The task of writing verses in Spanish is not difficult. Rhymes are readily found, and the language is easily moulded into metrical forms. Those who have distinguished themselves in this literature have generally made their first essays in verse. What is remarkable enough, the men who afterward figured in political life mostly began their career as the authors of madrigals. A poem introduces the future statesman to the public, as a speech at a popular meeting introduces the candidate for political distinctions in this country. I have heard of but one of the eminent Spanish politicians of the present time, who made a boast that he was innocent of poetry; and if all that his enemies say of him be true, it would have been well both for his country and his own fame, if he had been equally innocent of corrupt practices. The compositions of Carolina Coronado, even her earliest, do not deserve to be classed with the productions of which I have spoken, and which are simply the effect of inclination and facility. They possess the mens divinior.

In 1852 a collection of poems of Carolina Coronado was brought out at Madrid, including those which were first published. The subjects are of larger variety than those which prompted her earlier productions; some of them are of a religious cast, others refer to political matters. One of them, which appears among the "Improvisations," is an energetic protest against erecting a new amphitheatre for bull-fights. The spirit in all her poetry is humane and friendly to the best interests of mankind.

Data provided —
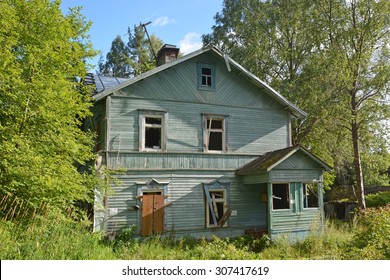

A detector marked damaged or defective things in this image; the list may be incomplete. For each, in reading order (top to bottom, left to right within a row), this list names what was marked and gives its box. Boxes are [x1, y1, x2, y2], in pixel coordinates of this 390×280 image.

broken window [198, 63, 216, 89]
broken window [139, 111, 165, 151]
broken window [204, 115, 225, 152]
damaged roof [235, 145, 332, 174]
broken window [272, 184, 290, 210]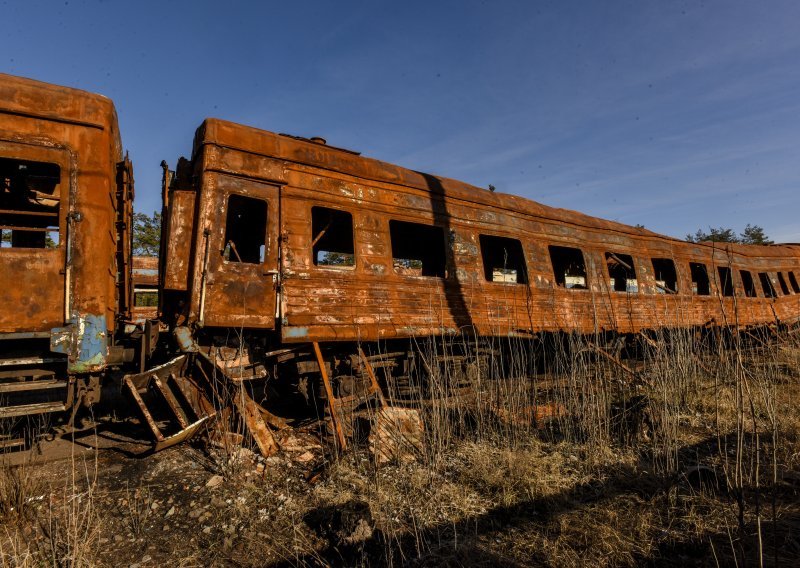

What the exercise asks — Extend the passage on Carolina Coronado's poetry, picking up right after its final sentence. The items have nothing to do with what you are asked to do here.

Answer to the problem —
Her writings in prose must not be overlooked. Among them is a novel entitled Sigea, founded on the adventures of Camoëns; another entitled Jarilla, a beautiful story, full of pictures of rural life in Estremadura, which deserves, if it could find a competent translator, to be transferred to our language. Besides these there are two other novels from her pen, Paquita and La Luz del Tejo. A few years since appeared, in a Madrid periodical, the Semanario, a series of letters written by her, giving an account of the impressions received in a journey from the Tagus to the Rhine, including a visit to England. Among the subjects on which she has written, is the idea, still warmly cherished in Spain, of uniting the entire peninsula under one government. In an ably-conducted journal of Madrid, she has given accounts of the poetesses of Spain, her contemporaries, with extracts from their writings, and a kindly estimate of their respective merits.

Her biographer speaks of her activity and efficiency in charitable enterprises, her interest in the cause of education, her visits to the primary schools of Madrid, encouraging and rewarding the pupils, and her patronage of the escuela de parvules, or infant school at Badajoz, established by a society of that city, with the design of improving the education of the laboring class.

It must have been not long after the publication of her poems, in 1852, that Carolina Coronado became the wife of an American gentleman, Mr. Horatio J. Perry, at one time our Secretary of Legation at the Court of Madrid, afterward our Chargé d'Affaires, and now, in 1863, again Secretary of Legation. Amid the duties of a wife and mother, which she fulfils with exemplary fidelity and grace, she has neither forgotten nor forsaken the literary pursuits which have given her so high a reputation.

39

The poems of the Spanish author, Francisco de Rioja, who lived in the first half of the seventeenth century, are few in number, but much esteemed. His ode on the Ruins of Italica is one of the most admired of these, but in the only collection of his poems which I have seen, it is said that the concluding stanza, in the original copy, was deemed so little worthy of the rest that it was purposely omitted in the publication. Italica was a city founded by the Romans in the south of Spain, the remains of which are still an object of interest.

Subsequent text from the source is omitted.